- [Exercise directions]:
Set down, word for word, the part of the rows that opens with the line containing "Which of the objects" and closes with the line containing "(x=108, y=52) → (x=102, y=76) → (x=35, y=80)", leaving out the pictures.

- [Raw data]:
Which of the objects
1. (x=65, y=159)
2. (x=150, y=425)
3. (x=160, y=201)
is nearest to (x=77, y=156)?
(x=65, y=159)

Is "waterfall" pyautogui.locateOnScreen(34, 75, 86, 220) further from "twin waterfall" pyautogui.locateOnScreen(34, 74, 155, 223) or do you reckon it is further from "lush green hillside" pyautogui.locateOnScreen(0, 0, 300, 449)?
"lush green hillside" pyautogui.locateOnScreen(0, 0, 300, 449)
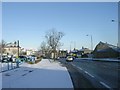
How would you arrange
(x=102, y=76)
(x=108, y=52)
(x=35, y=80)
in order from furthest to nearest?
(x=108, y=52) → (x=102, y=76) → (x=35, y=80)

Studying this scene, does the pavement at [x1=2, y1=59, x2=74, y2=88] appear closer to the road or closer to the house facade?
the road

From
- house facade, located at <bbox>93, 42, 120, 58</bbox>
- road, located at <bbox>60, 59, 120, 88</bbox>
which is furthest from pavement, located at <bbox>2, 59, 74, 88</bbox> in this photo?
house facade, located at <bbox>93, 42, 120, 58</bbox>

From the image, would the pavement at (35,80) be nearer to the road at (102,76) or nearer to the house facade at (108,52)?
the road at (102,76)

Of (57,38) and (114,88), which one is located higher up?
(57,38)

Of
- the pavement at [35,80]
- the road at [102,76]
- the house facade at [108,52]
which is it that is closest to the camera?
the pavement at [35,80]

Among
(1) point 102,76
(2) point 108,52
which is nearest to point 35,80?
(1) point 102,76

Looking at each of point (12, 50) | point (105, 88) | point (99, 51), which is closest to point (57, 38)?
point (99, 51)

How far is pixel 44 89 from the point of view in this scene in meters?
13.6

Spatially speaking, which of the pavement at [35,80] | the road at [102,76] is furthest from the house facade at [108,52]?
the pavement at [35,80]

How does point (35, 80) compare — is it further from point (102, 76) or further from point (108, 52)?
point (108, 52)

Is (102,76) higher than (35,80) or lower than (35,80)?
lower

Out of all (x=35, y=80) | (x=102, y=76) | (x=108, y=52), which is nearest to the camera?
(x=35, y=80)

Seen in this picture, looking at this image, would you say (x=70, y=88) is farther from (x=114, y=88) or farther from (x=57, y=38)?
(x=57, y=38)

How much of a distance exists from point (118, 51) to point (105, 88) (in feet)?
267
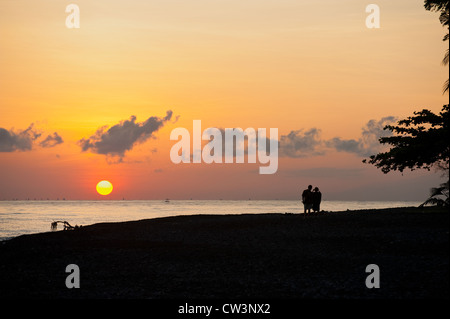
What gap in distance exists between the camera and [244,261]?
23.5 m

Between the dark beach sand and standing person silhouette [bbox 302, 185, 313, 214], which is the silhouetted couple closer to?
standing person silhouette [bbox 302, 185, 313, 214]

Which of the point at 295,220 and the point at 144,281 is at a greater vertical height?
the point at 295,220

==

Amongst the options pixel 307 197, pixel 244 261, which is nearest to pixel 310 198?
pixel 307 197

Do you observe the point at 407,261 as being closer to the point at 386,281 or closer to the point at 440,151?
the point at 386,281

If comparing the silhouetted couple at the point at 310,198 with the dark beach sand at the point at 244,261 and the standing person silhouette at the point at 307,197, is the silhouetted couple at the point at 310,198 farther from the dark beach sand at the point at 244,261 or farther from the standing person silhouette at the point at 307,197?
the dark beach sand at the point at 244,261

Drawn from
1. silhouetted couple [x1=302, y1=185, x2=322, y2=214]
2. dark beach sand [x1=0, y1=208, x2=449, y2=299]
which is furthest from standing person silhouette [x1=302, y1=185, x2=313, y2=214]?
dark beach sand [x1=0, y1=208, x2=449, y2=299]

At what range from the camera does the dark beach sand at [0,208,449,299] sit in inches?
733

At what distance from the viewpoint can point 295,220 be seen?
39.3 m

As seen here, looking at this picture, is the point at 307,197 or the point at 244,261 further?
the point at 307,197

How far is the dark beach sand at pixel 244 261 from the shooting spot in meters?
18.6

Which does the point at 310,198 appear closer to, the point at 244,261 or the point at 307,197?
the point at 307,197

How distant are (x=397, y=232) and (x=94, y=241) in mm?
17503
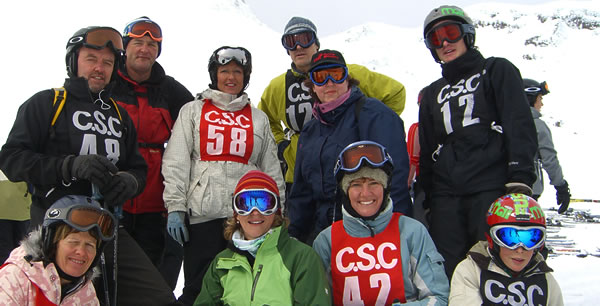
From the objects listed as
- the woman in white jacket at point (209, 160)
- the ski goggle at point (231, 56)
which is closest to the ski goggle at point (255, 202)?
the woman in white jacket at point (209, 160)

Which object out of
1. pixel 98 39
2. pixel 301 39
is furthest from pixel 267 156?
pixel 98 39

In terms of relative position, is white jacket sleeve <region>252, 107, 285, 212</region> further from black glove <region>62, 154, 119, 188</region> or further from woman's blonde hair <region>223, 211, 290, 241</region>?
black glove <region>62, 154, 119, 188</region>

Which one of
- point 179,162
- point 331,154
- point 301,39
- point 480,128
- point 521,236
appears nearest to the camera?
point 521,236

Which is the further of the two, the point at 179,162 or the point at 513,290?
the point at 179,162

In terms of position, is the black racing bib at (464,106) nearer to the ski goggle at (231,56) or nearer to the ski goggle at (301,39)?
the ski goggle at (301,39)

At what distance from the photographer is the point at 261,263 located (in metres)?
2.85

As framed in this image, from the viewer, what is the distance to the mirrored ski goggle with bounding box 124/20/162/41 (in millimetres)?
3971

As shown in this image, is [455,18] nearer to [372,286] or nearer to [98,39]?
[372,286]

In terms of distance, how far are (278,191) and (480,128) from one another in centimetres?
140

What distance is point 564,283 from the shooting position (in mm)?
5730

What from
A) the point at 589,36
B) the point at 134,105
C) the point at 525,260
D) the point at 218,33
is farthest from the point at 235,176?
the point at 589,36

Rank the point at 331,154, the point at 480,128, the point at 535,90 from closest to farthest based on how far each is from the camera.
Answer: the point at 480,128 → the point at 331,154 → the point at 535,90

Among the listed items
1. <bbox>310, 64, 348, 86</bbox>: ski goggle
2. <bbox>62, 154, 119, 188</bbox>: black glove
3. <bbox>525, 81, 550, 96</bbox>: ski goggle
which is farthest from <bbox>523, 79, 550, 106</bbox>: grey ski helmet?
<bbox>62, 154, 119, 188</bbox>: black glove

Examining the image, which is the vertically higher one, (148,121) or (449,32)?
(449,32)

...

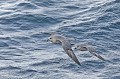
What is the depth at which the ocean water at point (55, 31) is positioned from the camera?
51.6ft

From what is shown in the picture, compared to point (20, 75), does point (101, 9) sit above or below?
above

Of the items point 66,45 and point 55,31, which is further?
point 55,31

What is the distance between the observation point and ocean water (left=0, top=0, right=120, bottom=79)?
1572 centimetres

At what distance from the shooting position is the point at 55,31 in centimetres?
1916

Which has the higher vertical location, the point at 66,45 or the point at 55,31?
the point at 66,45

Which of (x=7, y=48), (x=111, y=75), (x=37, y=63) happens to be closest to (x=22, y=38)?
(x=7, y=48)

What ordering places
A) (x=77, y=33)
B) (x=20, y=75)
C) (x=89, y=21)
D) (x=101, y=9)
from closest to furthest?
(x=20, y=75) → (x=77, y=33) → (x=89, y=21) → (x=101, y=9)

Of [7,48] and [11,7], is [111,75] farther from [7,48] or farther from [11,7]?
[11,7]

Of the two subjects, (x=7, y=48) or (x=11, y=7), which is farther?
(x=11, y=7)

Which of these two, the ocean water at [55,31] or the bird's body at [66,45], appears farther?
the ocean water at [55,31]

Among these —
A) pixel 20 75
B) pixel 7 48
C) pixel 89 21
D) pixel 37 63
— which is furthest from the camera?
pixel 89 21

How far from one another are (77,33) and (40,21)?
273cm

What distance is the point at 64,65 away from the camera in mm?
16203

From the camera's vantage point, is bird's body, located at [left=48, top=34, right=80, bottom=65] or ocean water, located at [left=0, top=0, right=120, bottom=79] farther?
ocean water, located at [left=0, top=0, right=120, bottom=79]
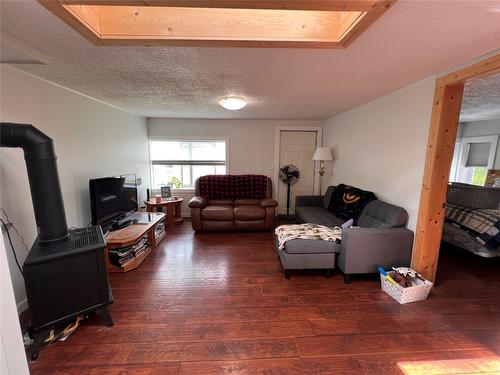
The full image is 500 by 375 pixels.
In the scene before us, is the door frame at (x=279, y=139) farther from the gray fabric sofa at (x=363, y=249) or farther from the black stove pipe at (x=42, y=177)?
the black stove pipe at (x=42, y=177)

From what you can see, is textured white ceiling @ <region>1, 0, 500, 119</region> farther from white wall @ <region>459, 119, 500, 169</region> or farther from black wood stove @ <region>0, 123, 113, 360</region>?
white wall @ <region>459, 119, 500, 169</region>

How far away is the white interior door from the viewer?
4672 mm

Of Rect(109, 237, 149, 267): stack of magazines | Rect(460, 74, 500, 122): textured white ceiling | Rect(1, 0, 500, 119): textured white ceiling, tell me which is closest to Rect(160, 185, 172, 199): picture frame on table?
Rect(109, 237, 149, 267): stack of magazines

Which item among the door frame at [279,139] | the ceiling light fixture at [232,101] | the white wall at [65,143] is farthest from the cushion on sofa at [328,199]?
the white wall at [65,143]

- [The solution]:
Which of the objects
1. (x=65, y=159)
2. (x=150, y=425)
3. (x=160, y=201)
is nearest to (x=77, y=156)?
(x=65, y=159)

Is "waterfall" pyautogui.locateOnScreen(34, 75, 86, 220) further from "twin waterfall" pyautogui.locateOnScreen(34, 74, 155, 223) or do you reckon it is further from "lush green hillside" pyautogui.locateOnScreen(0, 0, 300, 449)?
"lush green hillside" pyautogui.locateOnScreen(0, 0, 300, 449)
How would you arrange
(x=102, y=76)
(x=108, y=52)
(x=35, y=80)
in order from furthest to nearest?
(x=108, y=52) → (x=102, y=76) → (x=35, y=80)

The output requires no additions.